Dear readers, I built on my most recent audio to pen a long CounterPunch essay criticizing the absurd and snotty fascism denial of Adam Marantz, Daniel Steinmetz-Jenkins and numerous intellectuals and academics who are failing the moment. Read that essay here.
Today I have some semi-random and somewhat personal reflections that readers may find useful, or at least entertaining. Apologies in advance if you find them depressing.
The climate catastrophe is inducing me to wake up earlier for a curious reason. I have long loved and still crave the cool breezes of April and May. And more and more, that cool is receding. A weather check tells me that we’ll be in the 80s here in Iowa City soon. How horrific: the 80s in April in the upper Midwest.
But that’s what we get for letting capitalism turn the planet into a Greenhouse Gas Chamber — for letting the capitalist mode of production survive and not radically replacing it with a revolutionary socialist system that privileges the common good over private accumulation. Big mistake!
If there’s any dampness on the ground in Iowa City I can hear the continuous roar of the endless procession 18-wheelers and SUVs and fearsome Ford F-150s up on Interstate-80 two miles north. Overhead I regularly see the crisrossing jet streams of ecocidal jet planes (the “Flyover Zone” is a real thing). These are “normal” background sounds and sights of capitalism’s constant poisonous carbon emission, undaunted by climate scientists’ ever more dire and urgent warnings about how fossil fuel-addicted “humanity” — um, capitalism — is pushing us past our “Goldilocks Zone”: beyond the thermal spectrum within which decent life is possible.
(I wonder how many of us know that America has never extracted and burned more oil and gas than it has under the supposely climate-friendly president Joe Biden. )
So I’m out with (my border college-pit mix) Oreo at 7 AM trying to get as much of that beautiful crisp air on our skin, fur, and hair as I can before the thermomter starts rising and before I am tempted to resort to the ironic “cure” of air conditioning, which relies on fossil fuels (though, in fairness, wind energy is big in Iowa).
- - - - -
Set of tasks:
**A)** Reproduce the whole passage of personal reflections on the climate and early morning walks in Iowa City.
**B)** Turn a portion of the records into a Markdown table with the columns "No." and "Line", numbering each row and leaving out blank lines. Begin at the line that contains "Of the available" and continue through the last line of the records.

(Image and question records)
- - - - -
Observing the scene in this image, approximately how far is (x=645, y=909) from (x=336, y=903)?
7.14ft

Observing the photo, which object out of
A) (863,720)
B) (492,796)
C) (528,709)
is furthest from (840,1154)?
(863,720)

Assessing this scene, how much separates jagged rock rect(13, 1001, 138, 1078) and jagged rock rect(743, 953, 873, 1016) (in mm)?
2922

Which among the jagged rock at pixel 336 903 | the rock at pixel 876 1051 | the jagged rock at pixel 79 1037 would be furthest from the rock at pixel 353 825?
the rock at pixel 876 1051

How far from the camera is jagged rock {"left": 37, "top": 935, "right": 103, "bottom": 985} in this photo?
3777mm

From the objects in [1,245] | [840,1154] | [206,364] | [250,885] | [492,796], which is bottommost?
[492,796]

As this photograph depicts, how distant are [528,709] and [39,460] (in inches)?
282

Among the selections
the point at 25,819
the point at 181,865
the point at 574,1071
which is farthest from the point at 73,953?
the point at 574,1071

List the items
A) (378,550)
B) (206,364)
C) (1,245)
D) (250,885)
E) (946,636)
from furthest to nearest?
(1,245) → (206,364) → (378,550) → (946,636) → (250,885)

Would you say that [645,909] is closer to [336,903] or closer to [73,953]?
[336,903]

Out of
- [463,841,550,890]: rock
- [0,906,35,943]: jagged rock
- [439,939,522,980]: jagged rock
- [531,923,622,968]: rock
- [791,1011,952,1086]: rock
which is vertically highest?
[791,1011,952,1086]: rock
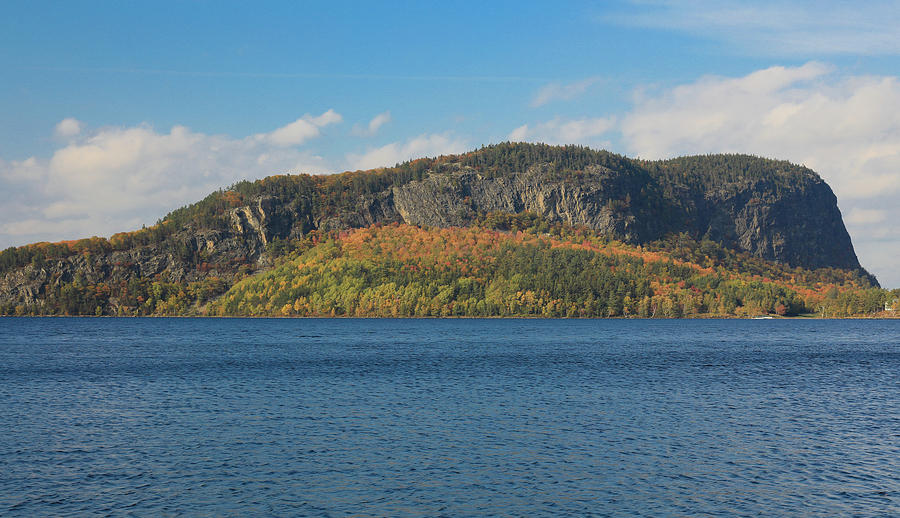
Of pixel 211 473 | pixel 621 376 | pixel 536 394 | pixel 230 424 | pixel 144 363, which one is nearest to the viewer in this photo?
pixel 211 473

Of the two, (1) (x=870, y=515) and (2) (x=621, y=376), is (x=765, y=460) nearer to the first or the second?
(1) (x=870, y=515)

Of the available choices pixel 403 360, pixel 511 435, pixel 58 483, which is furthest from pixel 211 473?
pixel 403 360

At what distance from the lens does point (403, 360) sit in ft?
377

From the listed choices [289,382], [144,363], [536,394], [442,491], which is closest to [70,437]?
[442,491]

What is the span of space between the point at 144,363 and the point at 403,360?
3818 centimetres

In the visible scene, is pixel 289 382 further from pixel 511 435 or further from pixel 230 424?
pixel 511 435

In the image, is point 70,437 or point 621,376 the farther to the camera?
point 621,376

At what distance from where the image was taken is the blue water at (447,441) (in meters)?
36.7

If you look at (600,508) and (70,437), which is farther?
(70,437)

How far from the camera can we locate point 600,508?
- - - - -
Solutions in order:
**A)**
Dear readers, I built on my most recent audio to pen a long CounterPunch essay criticizing the absurd and snotty fascism denial of Adam Marantz, Daniel Steinmetz-Jenkins and numerous intellectuals and academics who are failing the moment. Read that essay here.
Today I have some semi-random and somewhat personal reflections that readers may find useful, or at least entertaining. Apologies in advance if you find them depressing.
The climate catastrophe is inducing me to wake up earlier for a curious reason. I have long loved and still crave the cool breezes of April and May. And more and more, that cool is receding. A weather check tells me that we’ll be in the 80s here in Iowa City soon. How horrific: the 80s in April in the upper Midwest.
But that’s what we get for letting capitalism turn the planet into a Greenhouse Gas Chamber — for letting the capitalist mode of production survive and not radically replacing it with a revolutionary socialist system that privileges the common good over private accumulation. Big mistake!
If there’s any dampness on the ground in Iowa City I can hear the continuous roar of the endless procession 18-wheelers and SUVs and fearsome Ford F-150s up on Interstate-80 two miles north. Overhead I regularly see the crisrossing jet streams of ecocidal jet planes (the “Flyover Zone” is a real thing). These are “normal” background sounds and sights of capitalism’s constant poisonous carbon emission, undaunted by climate scientists’ ever more dire and urgent warnings about how fossil fuel-addicted “humanity” — um, capitalism — is pushing us past our “Goldilocks Zone”: beyond the thermal spectrum within which decent life is possible.
(I wonder how many of us know that America has never extracted and burned more oil and gas than it has under the supposely climate-friendly president Joe Biden. )
So I’m out with (my border college-pit mix) Oreo at 7 AM trying to get as much of that beautiful crisp air on our skin, fur, and hair as I can before the thermomter starts rising and before I am tempted to resort to the ironic “cure” of air conditioning, which relies on fossil fuels (though, in fairness, wind energy is big in Iowa).

**B)**
| No. | Line |
|---|---|
| 1 | Of the available choices pixel 403 360, pixel 511 435, pixel 58 483, which is furthest from pixel 211 473? |
| 2 | pixel 403 360 |
| 3 | At what distance from the lens does point (403, 360) sit in ft? |
| 4 | 377 |
| 5 | From the listed choices [289,382], [144,363], [536,394], [442,491], which is closest to [70,437]? |
| 6 | [442,491] |
| 7 | What is the span of space between the point at 144,363 and the point at 403,360? |
| 8 | 3818 centimetres |
| 9 | In the visible scene, is pixel 289 382 further from pixel 511 435 or further from pixel 230 424? |
| 10 | pixel 511 435 |
| 11 | In the image, is point 70,437 or point 621,376 the farther to the camera? |
| 12 | point 621,376 |
| 13 | At what distance from where the image was taken is the blue water at (447,441) (in meters)? |
| 14 | 36.7 |
| 15 | If you look at (600,508) and (70,437), which is farther? |
| 16 | (70,437) |
| 17 | How far from the camera can we locate point 600,508? |